From 4032b2de231c4d29ebf1b012f5fb6b8a6433fdeb Mon Sep 17 00:00:00 2001
From: panispani
Date: Fri, 24 Jan 2025 21:56:40 +0000
Subject: [PATCH] Add Maze dataset and config
---
reasoning_gym/games/__init__.py | 4 +
reasoning_gym/games/maze.py | 203 ++++++++++++++++++++++++++++++++
2 files changed, 207 insertions(+)
create mode 100644 reasoning_gym/games/maze.py
diff --git a/reasoning_gym/games/__init__.py b/reasoning_gym/games/__init__.py
index f8e166fa..5b9dfa8c 100644
--- a/reasoning_gym/games/__init__.py
+++ b/reasoning_gym/games/__init__.py
@@ -7,6 +7,7 @@ Game tasks for training reasoning capabilities:
from .mini_sudoku import MiniSudokuConfig, MiniSudokuDataset, mini_sudoku_dataset
from .sudoku import SudokuConfig, SudokuDataset, sudoku_dataset
+from .maze import MazeConfig, MazeDataset, maze_dataset
__all__ = [
"MiniSudokuConfig",
@@ -15,4 +16,7 @@ __all__ = [
"SudokuConfig",
"SudokuDataset",
"sudoku_dataset",
+ "MazeConfig",
+ "MazeDataset",
+ "maze_dataset",
]
diff --git a/reasoning_gym/games/maze.py b/reasoning_gym/games/maze.py
new file mode 100644
index 00000000..019e51fb
--- /dev/null
+++ b/reasoning_gym/games/maze.py
@@ -0,0 +1,203 @@
+import random
+import string
+from dataclasses import dataclass
+from typing import Optional
+
+
+from ..dataset import ProceduralDataset
+
+
+@dataclass
+class MazeConfig:
+ """
+ Configuration for the maze task.
+
+ - min_dist: Minimum distance from start to goal (shortest path).

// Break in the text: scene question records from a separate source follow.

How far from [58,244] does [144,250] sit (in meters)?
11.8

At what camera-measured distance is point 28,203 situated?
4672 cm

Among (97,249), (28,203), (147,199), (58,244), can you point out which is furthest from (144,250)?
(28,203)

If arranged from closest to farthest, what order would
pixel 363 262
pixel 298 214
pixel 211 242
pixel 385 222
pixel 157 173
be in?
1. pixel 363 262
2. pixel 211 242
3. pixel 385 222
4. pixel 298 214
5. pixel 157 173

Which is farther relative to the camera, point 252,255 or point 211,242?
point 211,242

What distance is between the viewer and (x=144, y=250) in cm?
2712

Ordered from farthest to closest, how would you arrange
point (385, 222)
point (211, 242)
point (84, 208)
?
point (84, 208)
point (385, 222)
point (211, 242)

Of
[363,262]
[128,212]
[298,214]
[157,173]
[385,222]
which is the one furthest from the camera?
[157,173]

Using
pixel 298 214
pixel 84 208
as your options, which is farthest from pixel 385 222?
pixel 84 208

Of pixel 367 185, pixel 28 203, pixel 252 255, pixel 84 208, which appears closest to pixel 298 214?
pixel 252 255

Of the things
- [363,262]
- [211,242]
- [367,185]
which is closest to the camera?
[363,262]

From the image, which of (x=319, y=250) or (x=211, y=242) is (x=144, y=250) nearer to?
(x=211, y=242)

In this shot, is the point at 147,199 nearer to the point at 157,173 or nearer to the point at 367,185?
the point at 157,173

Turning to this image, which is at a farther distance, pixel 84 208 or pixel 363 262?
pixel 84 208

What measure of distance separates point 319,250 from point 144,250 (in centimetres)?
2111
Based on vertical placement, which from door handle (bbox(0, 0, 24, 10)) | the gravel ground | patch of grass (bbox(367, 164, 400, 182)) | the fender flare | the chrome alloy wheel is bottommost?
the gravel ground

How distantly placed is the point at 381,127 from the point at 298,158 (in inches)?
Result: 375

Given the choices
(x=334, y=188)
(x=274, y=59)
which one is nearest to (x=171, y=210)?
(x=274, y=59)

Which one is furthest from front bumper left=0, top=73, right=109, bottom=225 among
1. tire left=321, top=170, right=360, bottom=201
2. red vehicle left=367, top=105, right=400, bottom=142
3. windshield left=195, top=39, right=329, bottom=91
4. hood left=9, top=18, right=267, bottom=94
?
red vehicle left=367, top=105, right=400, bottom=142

+ - max_dist: Maximum distance from start to goal (shortest path).
+ - min_grid_size: Minimum dimension of the square grid.
+ - max_grid_size: Maximum dimension of the square grid.
+ - seed: Optional seed for reproducibility.
+ - size: Number of maze samples in the virtual dataset.
+ """
+
+ min_dist: int = 5
+ max_dist: int = 10
+ min_grid_size: int = 5
+ max_grid_size: int = 10
+ seed: Optional[int] = None
+ size: int = 50
+
+ def validate(self):
+ """Validate configuration parameters."""
+ assert self.min_dist >= 1, "min_dist must be >= 1"
+ assert self.max_dist >= self.min_dist, "max_dist must be >= min_dist"
+ assert self.min_grid_size >= 2, "min_grid_size must be >= 2"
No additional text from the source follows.